## Given information
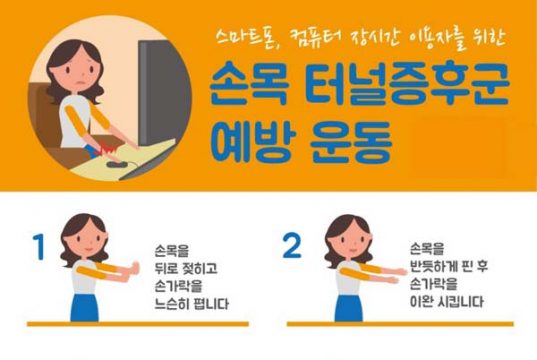 스마트폰, 컴퓨터 장시간 이용자를 위한

손목 터널증후군
예방 운동

1

손목을
뒤로 젖히고
손가락을
느슨히 폅니다

2

손목을
반듯하게 핀 후
손가락을
이완 시킵니다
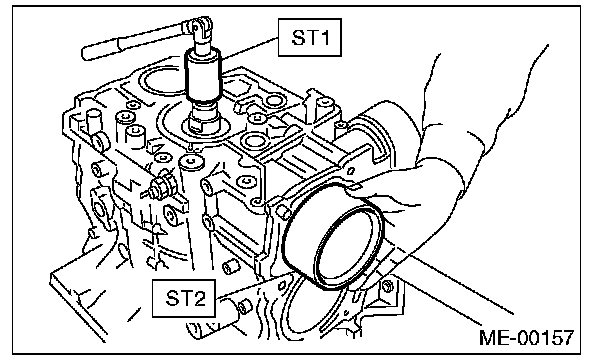 ST1

ST2

ME-00157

## Problem to work on
A faithful, complete copy of the records above is required, one that contains no pictures.

## Exercise result
 스마트폰, 컴퓨터 장시간 이용자를 위한

손목 터널증후군
예방 운동

1

손목을
뒤로 젖히고
손가락을
느슨히 폅니다

2

손목을
반듯하게 핀 후
손가락을
이완 시킵니다
 ST1

ST2

ME-00157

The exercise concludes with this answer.